**DATENSATZAUSZUG**.
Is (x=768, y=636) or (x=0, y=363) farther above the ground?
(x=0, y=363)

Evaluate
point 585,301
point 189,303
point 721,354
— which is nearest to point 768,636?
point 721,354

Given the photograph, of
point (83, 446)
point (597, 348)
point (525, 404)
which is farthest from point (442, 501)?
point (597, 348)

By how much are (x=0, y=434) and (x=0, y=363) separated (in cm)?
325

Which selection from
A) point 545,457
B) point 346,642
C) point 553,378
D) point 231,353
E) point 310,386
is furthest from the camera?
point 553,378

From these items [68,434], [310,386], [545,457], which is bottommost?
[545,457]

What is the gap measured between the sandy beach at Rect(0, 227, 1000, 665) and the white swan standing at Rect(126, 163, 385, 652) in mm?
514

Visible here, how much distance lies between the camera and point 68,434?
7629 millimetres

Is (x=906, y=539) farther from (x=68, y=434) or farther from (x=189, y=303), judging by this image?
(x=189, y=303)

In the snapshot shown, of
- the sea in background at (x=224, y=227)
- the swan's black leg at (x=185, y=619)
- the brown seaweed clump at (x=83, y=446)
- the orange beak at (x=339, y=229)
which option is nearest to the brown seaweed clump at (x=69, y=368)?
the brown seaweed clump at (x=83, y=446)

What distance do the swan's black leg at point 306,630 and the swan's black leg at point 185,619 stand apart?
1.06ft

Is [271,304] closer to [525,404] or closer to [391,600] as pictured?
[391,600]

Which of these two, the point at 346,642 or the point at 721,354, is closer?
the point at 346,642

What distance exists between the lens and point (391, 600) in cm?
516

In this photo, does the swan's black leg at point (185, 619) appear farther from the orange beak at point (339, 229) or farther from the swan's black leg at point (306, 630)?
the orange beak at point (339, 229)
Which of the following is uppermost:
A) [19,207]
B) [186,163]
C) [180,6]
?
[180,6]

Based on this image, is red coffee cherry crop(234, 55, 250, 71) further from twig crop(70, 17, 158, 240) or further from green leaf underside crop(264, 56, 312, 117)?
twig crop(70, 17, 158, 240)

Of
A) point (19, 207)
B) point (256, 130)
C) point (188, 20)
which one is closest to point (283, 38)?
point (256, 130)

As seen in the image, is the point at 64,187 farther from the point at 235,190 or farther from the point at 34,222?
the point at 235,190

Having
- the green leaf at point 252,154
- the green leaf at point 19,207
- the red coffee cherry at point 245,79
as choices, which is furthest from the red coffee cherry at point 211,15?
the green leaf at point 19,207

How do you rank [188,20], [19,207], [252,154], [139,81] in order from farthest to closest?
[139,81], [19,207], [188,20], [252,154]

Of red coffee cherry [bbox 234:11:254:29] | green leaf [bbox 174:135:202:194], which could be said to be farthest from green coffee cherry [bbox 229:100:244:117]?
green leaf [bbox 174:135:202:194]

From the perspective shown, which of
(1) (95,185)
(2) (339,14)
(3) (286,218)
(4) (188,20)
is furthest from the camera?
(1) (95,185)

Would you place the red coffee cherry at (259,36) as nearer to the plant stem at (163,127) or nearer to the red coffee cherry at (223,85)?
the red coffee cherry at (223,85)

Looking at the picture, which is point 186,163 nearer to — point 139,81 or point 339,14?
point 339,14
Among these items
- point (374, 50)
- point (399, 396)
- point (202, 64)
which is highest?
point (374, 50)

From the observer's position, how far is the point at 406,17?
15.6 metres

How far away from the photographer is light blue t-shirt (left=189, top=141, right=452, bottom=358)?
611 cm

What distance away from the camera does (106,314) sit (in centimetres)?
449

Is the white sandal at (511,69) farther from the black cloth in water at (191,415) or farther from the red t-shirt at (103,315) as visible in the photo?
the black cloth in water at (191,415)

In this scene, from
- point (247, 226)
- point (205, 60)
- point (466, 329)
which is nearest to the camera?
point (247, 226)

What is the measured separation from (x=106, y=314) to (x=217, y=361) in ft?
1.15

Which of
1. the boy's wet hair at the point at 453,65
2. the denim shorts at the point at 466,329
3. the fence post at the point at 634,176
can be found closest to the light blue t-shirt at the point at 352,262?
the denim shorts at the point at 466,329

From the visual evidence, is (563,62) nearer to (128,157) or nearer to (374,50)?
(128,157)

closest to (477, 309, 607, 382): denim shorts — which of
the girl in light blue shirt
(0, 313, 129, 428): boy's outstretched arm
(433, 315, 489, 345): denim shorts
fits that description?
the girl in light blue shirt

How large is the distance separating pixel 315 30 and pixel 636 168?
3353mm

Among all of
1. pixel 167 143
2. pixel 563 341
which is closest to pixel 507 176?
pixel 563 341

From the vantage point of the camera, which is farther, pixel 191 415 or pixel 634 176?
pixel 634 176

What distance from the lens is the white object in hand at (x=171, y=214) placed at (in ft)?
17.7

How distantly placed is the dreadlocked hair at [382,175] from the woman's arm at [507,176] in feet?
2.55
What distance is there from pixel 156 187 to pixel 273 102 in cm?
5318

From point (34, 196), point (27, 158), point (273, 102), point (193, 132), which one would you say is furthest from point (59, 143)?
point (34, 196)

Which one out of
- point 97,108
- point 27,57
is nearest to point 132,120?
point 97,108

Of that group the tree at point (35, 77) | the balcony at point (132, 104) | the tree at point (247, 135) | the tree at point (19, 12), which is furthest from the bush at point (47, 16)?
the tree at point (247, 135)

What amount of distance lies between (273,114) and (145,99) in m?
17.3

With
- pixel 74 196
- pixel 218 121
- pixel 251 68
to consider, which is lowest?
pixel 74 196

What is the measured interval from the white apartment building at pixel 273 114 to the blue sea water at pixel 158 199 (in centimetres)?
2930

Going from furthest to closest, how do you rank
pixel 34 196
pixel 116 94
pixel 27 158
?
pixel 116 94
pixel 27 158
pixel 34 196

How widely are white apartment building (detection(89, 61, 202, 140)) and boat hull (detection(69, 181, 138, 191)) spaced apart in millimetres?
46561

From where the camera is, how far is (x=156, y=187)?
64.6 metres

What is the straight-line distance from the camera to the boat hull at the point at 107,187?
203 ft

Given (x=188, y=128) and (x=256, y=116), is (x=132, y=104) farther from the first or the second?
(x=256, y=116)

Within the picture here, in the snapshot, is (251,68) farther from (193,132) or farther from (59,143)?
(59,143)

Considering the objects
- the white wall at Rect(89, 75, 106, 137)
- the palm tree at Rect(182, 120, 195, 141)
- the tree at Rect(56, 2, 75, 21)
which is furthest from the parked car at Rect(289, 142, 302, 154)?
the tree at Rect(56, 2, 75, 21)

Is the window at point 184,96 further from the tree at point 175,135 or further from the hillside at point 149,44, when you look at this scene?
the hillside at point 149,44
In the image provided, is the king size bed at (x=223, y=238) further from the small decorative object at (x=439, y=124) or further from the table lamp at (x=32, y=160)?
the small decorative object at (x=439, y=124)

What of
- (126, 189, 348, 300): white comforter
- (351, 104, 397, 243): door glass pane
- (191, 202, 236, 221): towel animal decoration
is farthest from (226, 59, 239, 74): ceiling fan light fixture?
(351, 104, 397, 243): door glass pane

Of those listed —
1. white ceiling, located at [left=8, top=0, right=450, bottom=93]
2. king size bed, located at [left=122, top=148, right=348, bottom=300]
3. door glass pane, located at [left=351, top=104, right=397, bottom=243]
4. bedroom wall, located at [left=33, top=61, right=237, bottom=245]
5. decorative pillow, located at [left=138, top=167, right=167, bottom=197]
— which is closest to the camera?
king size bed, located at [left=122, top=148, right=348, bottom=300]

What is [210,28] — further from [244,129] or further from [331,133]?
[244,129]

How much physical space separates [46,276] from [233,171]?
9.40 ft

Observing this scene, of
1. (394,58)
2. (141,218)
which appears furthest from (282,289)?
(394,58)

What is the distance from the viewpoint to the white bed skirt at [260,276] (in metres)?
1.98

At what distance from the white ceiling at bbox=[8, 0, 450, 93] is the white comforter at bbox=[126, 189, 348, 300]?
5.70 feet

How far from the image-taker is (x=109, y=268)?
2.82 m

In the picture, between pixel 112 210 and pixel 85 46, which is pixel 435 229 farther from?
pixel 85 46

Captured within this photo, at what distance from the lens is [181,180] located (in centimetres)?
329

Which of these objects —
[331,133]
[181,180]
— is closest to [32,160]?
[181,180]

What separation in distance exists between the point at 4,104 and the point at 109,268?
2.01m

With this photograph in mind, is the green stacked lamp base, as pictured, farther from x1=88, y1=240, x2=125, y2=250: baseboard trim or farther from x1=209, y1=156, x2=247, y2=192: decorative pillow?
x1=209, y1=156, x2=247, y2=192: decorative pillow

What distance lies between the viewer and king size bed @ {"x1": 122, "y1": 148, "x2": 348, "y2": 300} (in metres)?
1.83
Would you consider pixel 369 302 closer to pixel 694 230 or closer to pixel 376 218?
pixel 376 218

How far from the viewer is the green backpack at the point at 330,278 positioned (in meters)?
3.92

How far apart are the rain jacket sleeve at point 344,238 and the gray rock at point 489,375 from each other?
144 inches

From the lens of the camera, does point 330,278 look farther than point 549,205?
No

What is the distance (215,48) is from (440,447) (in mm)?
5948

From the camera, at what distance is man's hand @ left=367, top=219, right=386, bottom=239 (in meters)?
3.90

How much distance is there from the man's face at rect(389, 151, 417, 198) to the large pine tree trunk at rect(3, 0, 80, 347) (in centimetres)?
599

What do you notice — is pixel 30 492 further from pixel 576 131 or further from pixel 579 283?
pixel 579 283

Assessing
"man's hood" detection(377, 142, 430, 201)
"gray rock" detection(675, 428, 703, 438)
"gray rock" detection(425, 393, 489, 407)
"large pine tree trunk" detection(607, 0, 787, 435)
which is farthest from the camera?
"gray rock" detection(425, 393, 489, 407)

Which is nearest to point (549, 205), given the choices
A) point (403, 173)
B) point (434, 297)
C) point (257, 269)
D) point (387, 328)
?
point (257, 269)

**AUFGABE**. Sammeln Sie jede Zeile der Einträge, in der das Wort „items“ vorkommt. Groß- und Kleinschreibung ist dabei zu beachten.

**VOLLSTÄNDIGE AUSGABE**.
From these items [68,434], [310,386], [545,457], which is bottommost?
Among these items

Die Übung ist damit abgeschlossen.